* [ACTIVITIES]:
a. List every philosopher the post on philosophy and art names by surname.
b. Answer these questions from the post on philosophy and art:
(i) What did Arendt call the image?
(ii) How many comments does the post report?
(iii) In jb's comment, what is created instead of the synthesis one was aiming at?
c. Continue the post on philosophy and art from its last line, starting with mk's comment.

* [SELECTED EXTRACT]:

21 November 2007

Images V

Philosophy and art have this homology: they do not exist "for" anything. The creation of philosophy (insofar as in philosophy we inhabit a new image of thought) and art are creations of new existences, new futures. There is no teleology of philosophy: the image is what Arendt called a "miracle" or what others are calling "events". What art makes possible, what it inspires, and what it causes are all irrelevant to the artist or the philosopher: this is the "intentional fallacy".

Really to renounce teleology, however, requires a rigorous conception of "creation" (Bergson, Deleuze, Badiou).

9 comments:

jb said...

Query: Does this difference between the scalarity of art and of philosophy complicate the homology, viz., that philosophy's scalarity is a product (inadvertent) of its vectorial aiming (intentionality), while that of art is direct? In the picture I have in mind, there is, necessarily, a philosophical intentionality, though its value is only fulfilled in the failure and unexpected collapse of this intentionality, in which a new concept and not the synthesis which one was aiming at, is created. Now have I contributed to your schema, or just insinuated my own in its place? Bite back...?

mk said...

* [PROVIDED INFORMATION]:

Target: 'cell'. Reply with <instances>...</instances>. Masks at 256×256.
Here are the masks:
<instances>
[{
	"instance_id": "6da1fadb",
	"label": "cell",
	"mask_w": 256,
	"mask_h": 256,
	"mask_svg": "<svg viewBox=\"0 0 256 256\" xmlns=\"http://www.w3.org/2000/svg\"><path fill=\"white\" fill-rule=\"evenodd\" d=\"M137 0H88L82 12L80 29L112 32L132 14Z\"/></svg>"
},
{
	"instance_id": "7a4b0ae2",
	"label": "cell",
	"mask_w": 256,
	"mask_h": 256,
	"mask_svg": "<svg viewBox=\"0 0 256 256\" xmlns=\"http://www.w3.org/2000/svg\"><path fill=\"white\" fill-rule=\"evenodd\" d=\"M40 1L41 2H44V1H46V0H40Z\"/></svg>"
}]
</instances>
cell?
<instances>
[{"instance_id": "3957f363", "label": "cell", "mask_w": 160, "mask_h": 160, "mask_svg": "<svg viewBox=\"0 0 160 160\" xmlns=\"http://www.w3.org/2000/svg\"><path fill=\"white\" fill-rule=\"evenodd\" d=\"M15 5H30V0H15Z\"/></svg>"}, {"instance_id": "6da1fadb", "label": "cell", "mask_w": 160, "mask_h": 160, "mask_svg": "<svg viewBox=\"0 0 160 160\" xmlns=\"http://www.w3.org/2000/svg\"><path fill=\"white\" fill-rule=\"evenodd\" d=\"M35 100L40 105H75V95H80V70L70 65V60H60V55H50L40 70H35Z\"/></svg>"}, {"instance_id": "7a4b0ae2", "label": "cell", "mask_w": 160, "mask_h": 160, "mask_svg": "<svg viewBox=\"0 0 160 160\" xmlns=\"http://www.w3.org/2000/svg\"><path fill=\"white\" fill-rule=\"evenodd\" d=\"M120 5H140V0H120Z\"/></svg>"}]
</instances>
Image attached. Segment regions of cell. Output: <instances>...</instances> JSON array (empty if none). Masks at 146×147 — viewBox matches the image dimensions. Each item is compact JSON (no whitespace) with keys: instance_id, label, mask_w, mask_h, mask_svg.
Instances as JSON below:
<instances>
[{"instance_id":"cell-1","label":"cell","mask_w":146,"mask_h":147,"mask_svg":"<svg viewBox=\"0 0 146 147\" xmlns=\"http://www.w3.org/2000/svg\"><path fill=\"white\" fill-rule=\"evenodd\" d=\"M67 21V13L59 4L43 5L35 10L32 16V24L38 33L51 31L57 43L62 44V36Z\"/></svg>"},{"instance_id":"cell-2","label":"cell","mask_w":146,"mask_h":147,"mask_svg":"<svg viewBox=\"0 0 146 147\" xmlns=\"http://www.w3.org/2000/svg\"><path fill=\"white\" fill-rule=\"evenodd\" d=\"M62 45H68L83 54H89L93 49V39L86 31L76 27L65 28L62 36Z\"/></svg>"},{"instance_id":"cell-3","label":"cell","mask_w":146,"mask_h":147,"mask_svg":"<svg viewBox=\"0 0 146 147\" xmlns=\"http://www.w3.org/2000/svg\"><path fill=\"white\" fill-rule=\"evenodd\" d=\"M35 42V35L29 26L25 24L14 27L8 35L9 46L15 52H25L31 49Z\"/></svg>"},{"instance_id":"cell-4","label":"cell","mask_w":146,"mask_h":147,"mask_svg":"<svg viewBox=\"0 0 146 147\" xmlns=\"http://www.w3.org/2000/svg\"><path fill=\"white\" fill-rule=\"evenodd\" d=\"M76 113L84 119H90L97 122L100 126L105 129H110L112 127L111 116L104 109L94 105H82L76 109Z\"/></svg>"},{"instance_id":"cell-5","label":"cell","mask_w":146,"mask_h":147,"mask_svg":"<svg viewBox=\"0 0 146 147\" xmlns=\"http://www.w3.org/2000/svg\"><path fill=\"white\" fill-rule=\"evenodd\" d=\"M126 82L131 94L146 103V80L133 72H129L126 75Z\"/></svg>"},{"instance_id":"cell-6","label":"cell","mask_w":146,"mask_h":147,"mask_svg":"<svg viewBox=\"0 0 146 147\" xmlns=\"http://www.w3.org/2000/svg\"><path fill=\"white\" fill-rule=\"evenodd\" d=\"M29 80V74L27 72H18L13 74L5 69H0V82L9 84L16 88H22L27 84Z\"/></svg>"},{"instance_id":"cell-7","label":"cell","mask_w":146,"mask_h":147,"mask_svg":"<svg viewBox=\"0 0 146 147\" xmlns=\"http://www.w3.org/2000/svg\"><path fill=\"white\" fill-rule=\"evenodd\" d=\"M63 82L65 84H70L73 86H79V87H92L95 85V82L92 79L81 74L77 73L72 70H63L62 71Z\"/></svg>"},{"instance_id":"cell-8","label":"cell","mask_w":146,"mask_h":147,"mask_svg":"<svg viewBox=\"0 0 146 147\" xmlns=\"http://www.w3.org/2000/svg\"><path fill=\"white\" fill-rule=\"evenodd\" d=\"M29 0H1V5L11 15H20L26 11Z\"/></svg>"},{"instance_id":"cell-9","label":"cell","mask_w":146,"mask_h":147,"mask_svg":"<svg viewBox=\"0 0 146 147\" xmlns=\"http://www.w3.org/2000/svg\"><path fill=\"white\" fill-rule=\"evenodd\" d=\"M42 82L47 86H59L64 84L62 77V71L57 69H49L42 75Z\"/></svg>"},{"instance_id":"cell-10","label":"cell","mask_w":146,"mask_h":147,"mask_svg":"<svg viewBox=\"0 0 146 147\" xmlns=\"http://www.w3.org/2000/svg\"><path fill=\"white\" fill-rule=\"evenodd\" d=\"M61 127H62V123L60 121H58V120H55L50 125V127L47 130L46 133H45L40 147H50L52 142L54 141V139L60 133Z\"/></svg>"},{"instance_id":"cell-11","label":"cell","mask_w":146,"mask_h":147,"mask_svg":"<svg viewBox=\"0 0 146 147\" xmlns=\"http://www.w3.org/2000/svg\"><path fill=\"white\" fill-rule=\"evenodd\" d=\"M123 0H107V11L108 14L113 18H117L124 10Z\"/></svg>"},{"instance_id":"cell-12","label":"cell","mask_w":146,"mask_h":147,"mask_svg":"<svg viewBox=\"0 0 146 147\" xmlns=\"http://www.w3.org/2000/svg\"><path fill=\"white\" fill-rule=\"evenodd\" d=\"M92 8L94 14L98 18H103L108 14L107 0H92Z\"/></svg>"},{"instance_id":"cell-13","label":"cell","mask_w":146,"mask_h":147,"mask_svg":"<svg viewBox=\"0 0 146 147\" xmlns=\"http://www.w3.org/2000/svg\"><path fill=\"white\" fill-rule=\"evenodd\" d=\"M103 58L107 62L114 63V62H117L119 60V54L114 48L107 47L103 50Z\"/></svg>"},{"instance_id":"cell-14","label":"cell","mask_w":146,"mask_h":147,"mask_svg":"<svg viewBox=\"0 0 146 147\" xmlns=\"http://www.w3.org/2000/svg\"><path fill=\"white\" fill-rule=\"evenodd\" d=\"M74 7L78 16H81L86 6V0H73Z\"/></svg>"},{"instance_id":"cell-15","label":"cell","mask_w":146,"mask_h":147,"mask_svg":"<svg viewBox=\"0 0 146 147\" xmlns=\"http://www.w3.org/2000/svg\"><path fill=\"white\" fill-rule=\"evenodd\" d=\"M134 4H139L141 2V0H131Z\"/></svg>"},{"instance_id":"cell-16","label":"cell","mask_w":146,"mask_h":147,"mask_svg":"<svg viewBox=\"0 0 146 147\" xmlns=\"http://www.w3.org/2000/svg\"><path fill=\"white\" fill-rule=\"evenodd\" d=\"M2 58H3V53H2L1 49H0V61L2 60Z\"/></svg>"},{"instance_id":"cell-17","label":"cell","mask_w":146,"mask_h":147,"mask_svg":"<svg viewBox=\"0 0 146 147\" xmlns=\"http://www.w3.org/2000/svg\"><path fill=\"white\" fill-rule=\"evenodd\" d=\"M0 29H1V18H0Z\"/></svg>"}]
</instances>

* [EXERCISE RESULTS]:
a. Arendt, Bergson, Deleuze, Badiou

b.
(i) A "miracle"
(ii) 9
(iii) A new concept

c.
Two possible answers: either, as I've suggested before, I just need to surrender the name of philosophy or I would question that art's intentionality is direct. I think that particular way of describing art is a residue of romanticism.

jb said...

I would do well with an example.

Btw, reading Glen Gould puts me in a better state of mind to understand your work.

mk said...

Your explanation of that tonight was particularly illuminating insofar as I had (or so I thought) thought I had moved beyond whatever stuff I had done on performativity when in retrospect I suppose it never really went away. I suppose, however, I still have the same problem that made me abandon it in the first place: viz. how to think performance without falling into something like "process philosophy" or pragmatism.

mk said...

I also just realized that I think I want to say that, in your scheme, what you say of philosophy is also true of art, though the way or path of this failure is different. This is basically what I meant by what used to be called the "intentional fallacy". I want to extend Beardsley's intuition in a sort of Deleuzian direction similar to the way CD did recently in speaking of what's happening in Proust and Signs (viz. art operates as a signifier for a pure essence under an aspect of eternity).

jb said...

you've read this? http://www.lacan.com/symptom6_articles/badiou.html

conversations with you are helping me to come to the conclusion that the Deleuze-Badiou controversy is perhaps pretty significantly overinflated. am starting to think that GD simply starts from the phenomeno/logical side, and AB from the ontological side.

I do know how to spell Glenn Gould, btw.

mk said...

No, so thanks for the text. There is something I find askew in Badiou's (in)aesthetics, but I can't put my finger on what it is. That text looks like it will be helpful.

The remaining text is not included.